This repository holds a project to predict the final price of each home with the datasets from Kaggle Competition using Linear Regression Model and Random Forest Model.
- The objective of this project is to predict the final price of residential homes in Iowa, with set of explanatory variables which affect the price change of the houses using machine learning models.
- This repository holds a set of code, that can be used to prepare, explanatory data analysis, train, and predict the prices of houses using Linear Regression and Random Forest Models.
-
Data:
- Datasets from Kaggle: House Prices - Advanced regression Techniques
- Type: The datasets are in 2 csv files (train and test)

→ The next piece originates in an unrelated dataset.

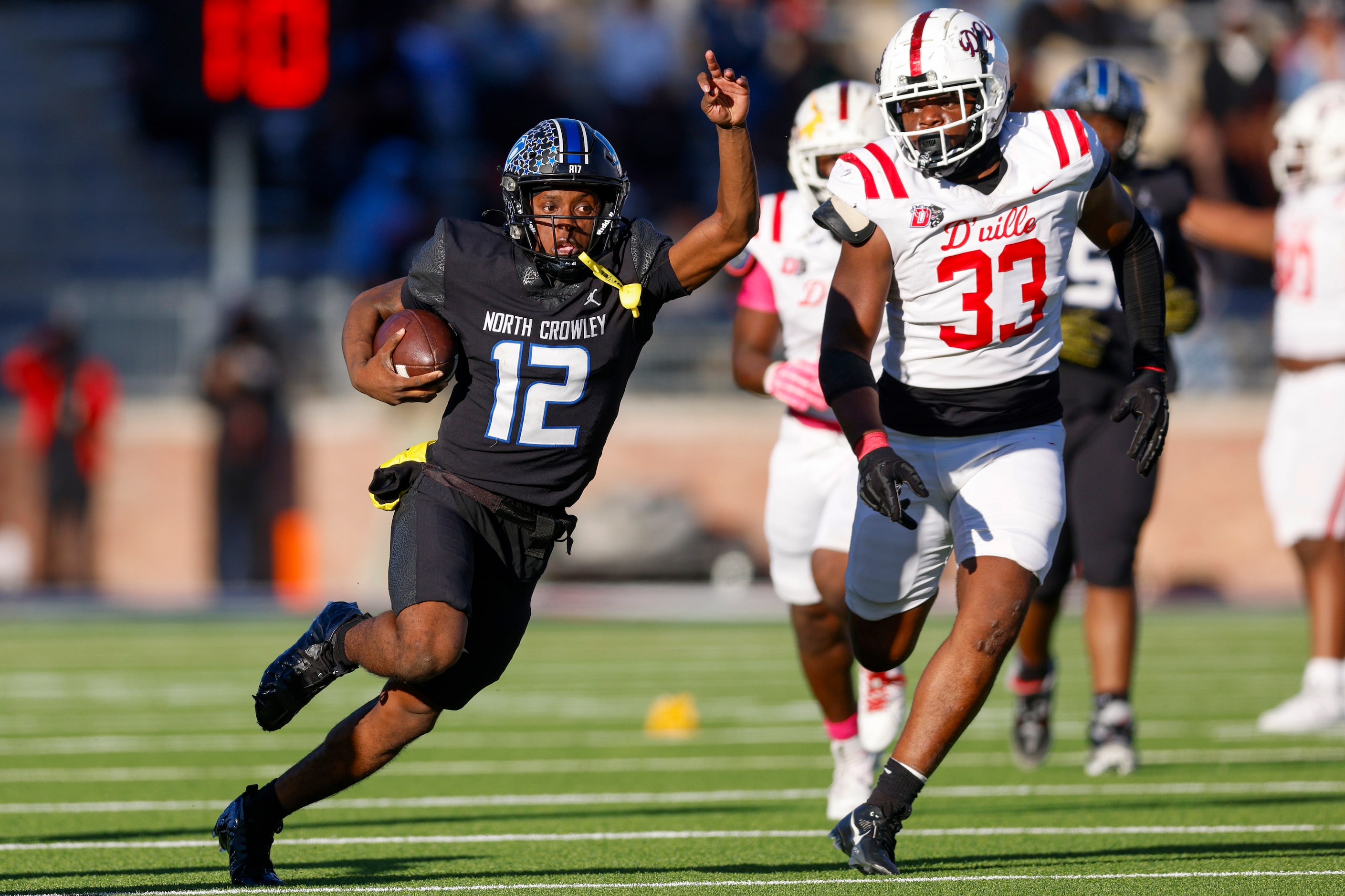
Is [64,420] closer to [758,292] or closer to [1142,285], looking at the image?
[758,292]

- Size: Train dataset - 449 KB, Test dataset- 440 KB
- Attributes: 76 attributes with house details, for example: House ID, Lot size in square feet, Alley, Street, house condition, house-style, year built, exterior design, roof style, land slope, neighborhood, utilities, Lot Shape, Land Condition, Overall quality, Overall condition, external quality, etc.
- Description: The datasets's attributes are in abbreviation form, along with this repositpry it contains a texfile description to describe about the attribute of the house.
-
Preprocessing/ Clean up:
- In preparing the data, I firstly counted the number of Missing values or NaN in the both datasets. The attributes having more than 20% missing values were removed, for the data to be more reliable.

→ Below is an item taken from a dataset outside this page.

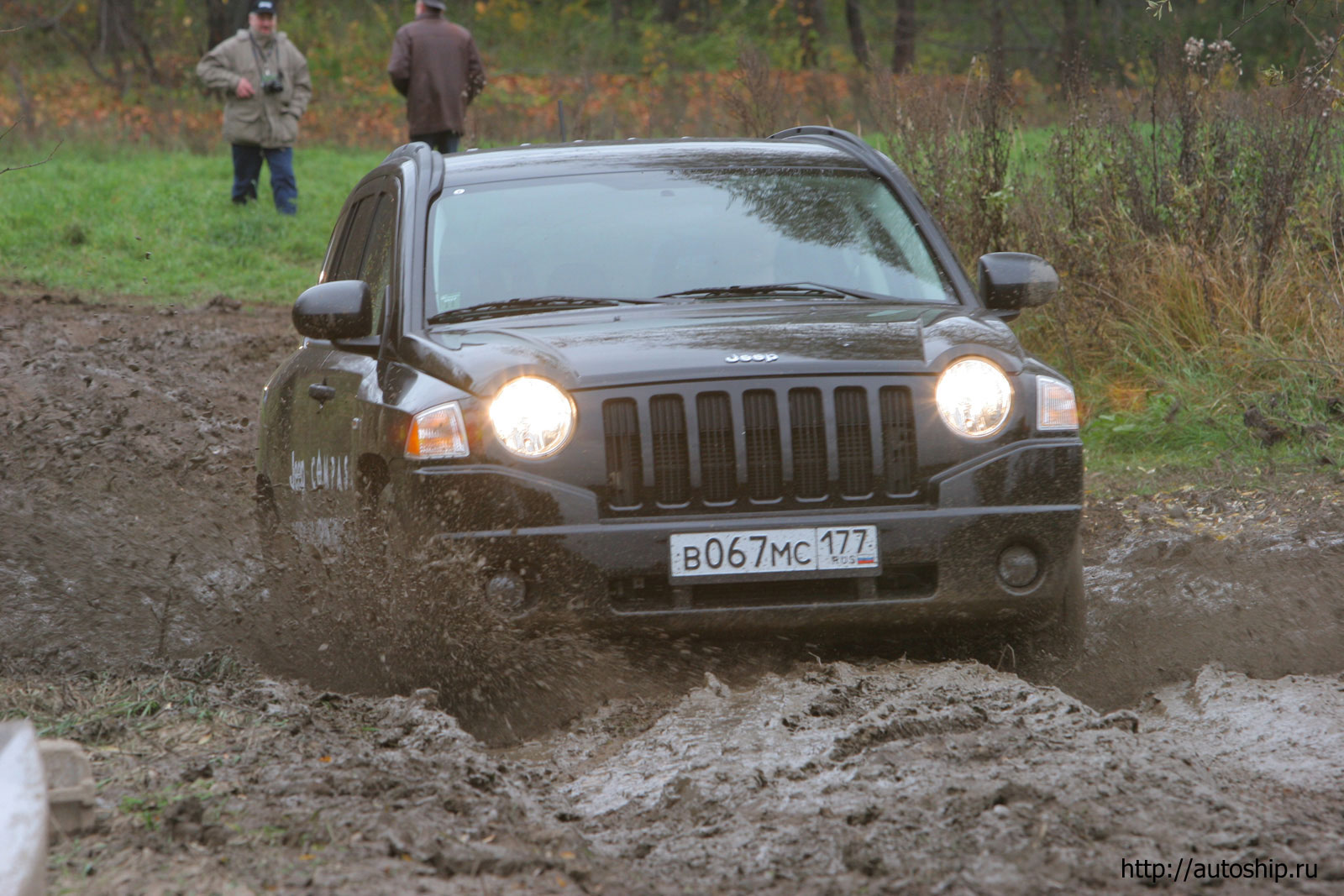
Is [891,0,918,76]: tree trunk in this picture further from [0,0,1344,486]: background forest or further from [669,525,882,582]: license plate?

- I then created a function that keeps only the attributes with less than 20% of missing values and missing values were replaced with mean score of the attribute.
- About, 3 of the attributes were removed for having many missing values.
- I then created a another function, to separate numeric and categorical values in the datasets.
- Within the function, the categorical/ object data-types were transformed using LabelEncoder.
-
Data Visualization:
- In this project, using Matplotlib, I have plotted each attribute over the final sale price of the house, to learn how each attribute affects the sales price of the house.
- Categorical graphs helps us understand the sales price of houses differing from each category of house-type, and area.
- Correlation graph helps to understand the price difference of houses over various house qualities and types.
Here are some examples of data visualization :
-
Problem Formulation: * Machine Learning Model:
- Input: x, y train sets of data with all attributes of the house properties and history.
- Output: Predicted sale price of house
- Used Score()
-
Training:
- Training for the datasets for Linear Regression, and Random Forest model were completed within few seconds, while the Light Gradient Bright Regressor took about 3 minutes to completely train the data.
-
Prediction:
All three machine learning methods used in this project were used to predict the final sale prices of the houses in Iowa. Here are the results:
With the above data analysis, the predictions from Random Forest and Light Gradient Boosting Regressor have closer and more accurate results than Linear Regression model.From, accuracy score we can tell that Random Forest has the highest accuracy score being 98.198%, and this is the most reliable one among the 3 models used to predict regression price of the houses.
- For further work on this project, I plan to build own machine learning models for future price prediction with regression.
- I also plan on evaluating RMSE( Root Mean Square Error) for the predictions made to have minimum outliers.
- I plan to work on finding correlation between each attribute of the dataset with sales price.
-
-
data_preparation.py : function to find the missing values in the datasetm clean the attributes with maximum number of missing values and replace it with mean score. This function will return a ready to use dataset for further analysis or training.
-
exploratory_data_analysis.py : function to learn about correlation between the properties of dataset and also separate scatterplots and bargraphs to see the relation between the attributes.
-
LGBR_model.py : function to help train the dataset using Light Gradient Boosting Regressor.
-
LR_model.py : function to help train the dataset using Linear Regression model.
-
RF_model.py : function to help train the dataset using Random Forest Model.
-
graph_predicted_models.py : function to visualize the change of house prices with 3 different methods.
-
-
main.ipynb This notebook will help to guide through each step of this project.
- Package used in notebook: pandas, numpy, matplotlib, pyplot, seaborn, warnings, sklearn
- Dell laptop was used in this programming and training of models.